In Focus

William Snyder has won four Pulitzer prizes throughout his career, but the famed photographer got his start shooting football games for The Gleaner in Henderson, Kentucky.

At 14 years old, he shadowed a photographer working for the paper after receiving a camera as a gift from his parents to take with him on a trip to Europe.

From his early experience at The Gleaner, Snyder went on to graduate from Evansville Day School and later the Rochester Institute of Technology, Rochester, New York, with a bachelor’s of science in photography. He began his career at The Miami News before moving to The Dallas Morning News, where he would go on to win four Pulitzer prizes — 1989 in explanatory journalism for coverage of a 1985 airplane crash, 1991 in feature photography for coverage of Romanian orphanages, 1993 in spot news for the 1992 Barcelona Olympics, and 2006 in breaking news photography for coverage of Hurricane Katrina during his time as director of photography for the paper.

“If you look at the four, they’re all vastly different. It’s not like I did them in the same genre; everything is different,” he says. “They were all rewarding and they were all interesting in their way.”

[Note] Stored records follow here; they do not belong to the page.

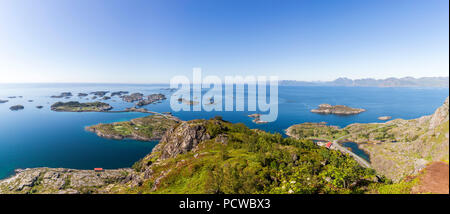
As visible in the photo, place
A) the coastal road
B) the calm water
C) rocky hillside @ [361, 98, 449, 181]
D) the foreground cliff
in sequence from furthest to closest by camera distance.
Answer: the calm water < the coastal road < the foreground cliff < rocky hillside @ [361, 98, 449, 181]

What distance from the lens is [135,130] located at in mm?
101500

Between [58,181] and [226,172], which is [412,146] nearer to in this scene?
[226,172]

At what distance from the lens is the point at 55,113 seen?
5965 inches

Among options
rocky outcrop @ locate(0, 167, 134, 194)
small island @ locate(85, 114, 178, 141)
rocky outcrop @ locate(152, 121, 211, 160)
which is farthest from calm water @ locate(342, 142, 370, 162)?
small island @ locate(85, 114, 178, 141)

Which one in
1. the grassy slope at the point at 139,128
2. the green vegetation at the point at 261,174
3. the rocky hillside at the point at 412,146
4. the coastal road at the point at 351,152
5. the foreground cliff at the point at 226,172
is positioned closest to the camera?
the rocky hillside at the point at 412,146

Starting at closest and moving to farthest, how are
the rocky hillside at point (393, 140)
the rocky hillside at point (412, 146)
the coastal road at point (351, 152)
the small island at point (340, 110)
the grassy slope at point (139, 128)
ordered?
the rocky hillside at point (412, 146), the rocky hillside at point (393, 140), the coastal road at point (351, 152), the grassy slope at point (139, 128), the small island at point (340, 110)

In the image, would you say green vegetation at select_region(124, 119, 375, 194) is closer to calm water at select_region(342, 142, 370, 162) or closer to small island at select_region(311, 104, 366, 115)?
calm water at select_region(342, 142, 370, 162)

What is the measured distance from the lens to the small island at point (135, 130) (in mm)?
97375

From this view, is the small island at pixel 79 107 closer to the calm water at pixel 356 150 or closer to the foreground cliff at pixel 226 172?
the foreground cliff at pixel 226 172

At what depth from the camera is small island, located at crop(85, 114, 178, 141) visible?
97375 millimetres

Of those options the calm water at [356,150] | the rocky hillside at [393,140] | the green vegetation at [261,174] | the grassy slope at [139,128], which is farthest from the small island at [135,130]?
the calm water at [356,150]
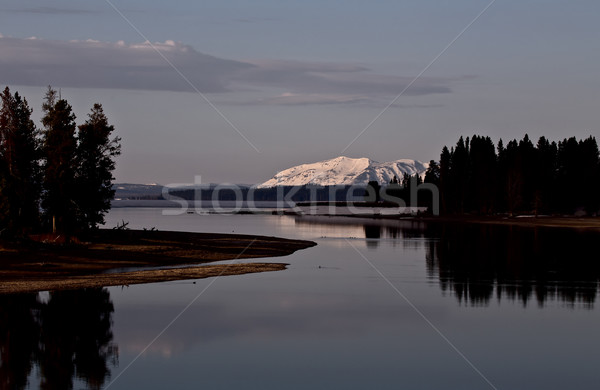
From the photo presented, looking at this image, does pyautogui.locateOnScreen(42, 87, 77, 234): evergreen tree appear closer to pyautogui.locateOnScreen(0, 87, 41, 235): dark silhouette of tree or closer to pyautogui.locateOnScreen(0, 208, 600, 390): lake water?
pyautogui.locateOnScreen(0, 87, 41, 235): dark silhouette of tree

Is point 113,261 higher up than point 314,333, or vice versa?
point 113,261

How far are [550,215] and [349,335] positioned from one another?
521 feet

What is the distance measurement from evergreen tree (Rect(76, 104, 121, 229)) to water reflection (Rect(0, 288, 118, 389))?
31398 mm

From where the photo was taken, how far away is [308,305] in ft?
123

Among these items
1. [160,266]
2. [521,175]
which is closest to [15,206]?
[160,266]

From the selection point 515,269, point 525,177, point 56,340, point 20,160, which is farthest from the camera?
point 525,177

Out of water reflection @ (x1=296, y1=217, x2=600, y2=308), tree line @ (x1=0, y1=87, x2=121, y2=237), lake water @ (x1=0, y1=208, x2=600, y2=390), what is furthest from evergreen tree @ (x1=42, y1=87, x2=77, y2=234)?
water reflection @ (x1=296, y1=217, x2=600, y2=308)

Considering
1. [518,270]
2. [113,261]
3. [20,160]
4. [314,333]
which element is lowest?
[314,333]

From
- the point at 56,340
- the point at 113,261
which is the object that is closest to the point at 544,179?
the point at 113,261

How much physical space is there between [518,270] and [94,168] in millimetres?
40854

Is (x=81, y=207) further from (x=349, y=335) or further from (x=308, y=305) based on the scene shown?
(x=349, y=335)

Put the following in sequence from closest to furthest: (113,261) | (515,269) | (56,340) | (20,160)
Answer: (56,340), (113,261), (515,269), (20,160)

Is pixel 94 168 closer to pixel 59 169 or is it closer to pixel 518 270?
pixel 59 169

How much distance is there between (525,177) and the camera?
172 m
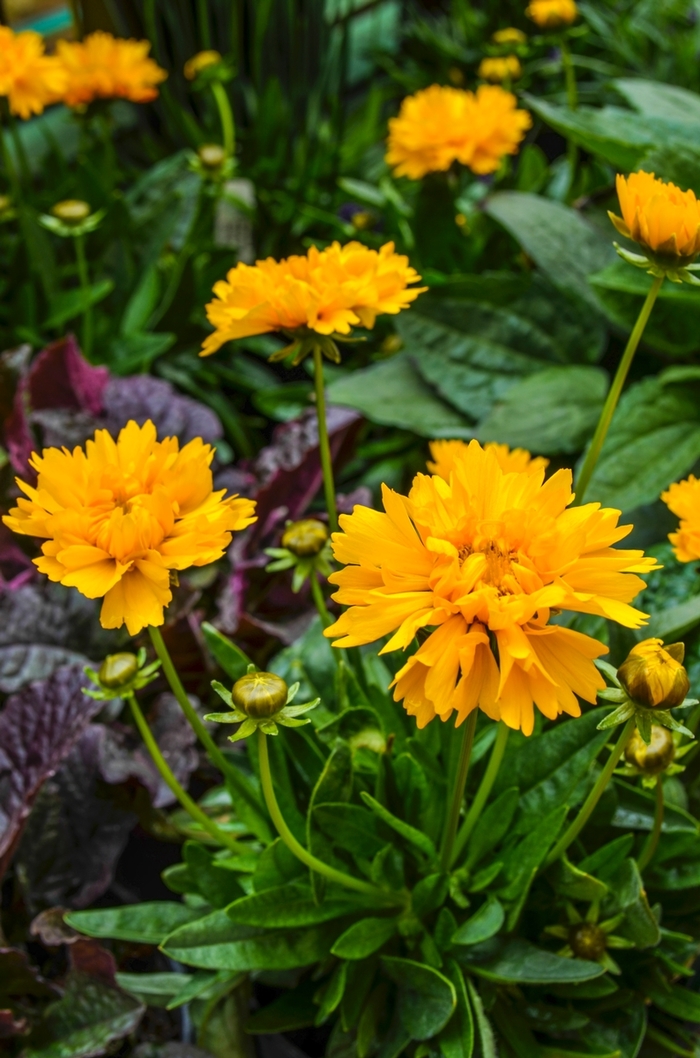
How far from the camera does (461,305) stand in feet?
3.43

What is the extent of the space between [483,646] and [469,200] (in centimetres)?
114

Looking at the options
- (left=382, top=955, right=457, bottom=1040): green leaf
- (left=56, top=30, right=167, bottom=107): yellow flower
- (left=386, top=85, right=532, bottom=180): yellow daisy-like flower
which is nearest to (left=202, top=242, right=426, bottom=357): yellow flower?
(left=382, top=955, right=457, bottom=1040): green leaf

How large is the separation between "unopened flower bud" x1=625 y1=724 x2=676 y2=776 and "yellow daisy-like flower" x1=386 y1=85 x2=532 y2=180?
758 millimetres

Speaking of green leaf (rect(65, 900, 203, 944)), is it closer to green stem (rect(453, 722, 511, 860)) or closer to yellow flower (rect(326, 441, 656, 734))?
green stem (rect(453, 722, 511, 860))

Two years after winning his most recent Pulitzer, Snyder returned to his alma mater, the Rochester Institute, as a professor in the photojournalism program, which he now heads, and is leading a new generation of photojournalists into the field.

“If I can fill the world with people who are right thinkers and who push and are aggressive and can make the good arguments and are talented and can tell a story, then I’m going to have a bigger impact on the industry,” he says.

Snyder also keeps his feet fully in the field and currently is working on a book, “Join Together (With the Band),” of images during his time touring as a photographer with The Who, which can be ordered at with half of the proceeds being donated to Teen Cancer America.

From shooting historical events and exciting rock concerts to the emotional experience uncovering the conditions inside Romanian orphanages, Snyder says telling a story through photos always comes down to the same element.

“At the bare minimum you strip everything away and it’s about emotion,” he says. “If you concentrate on the emotion, at least that will take care of everything else.”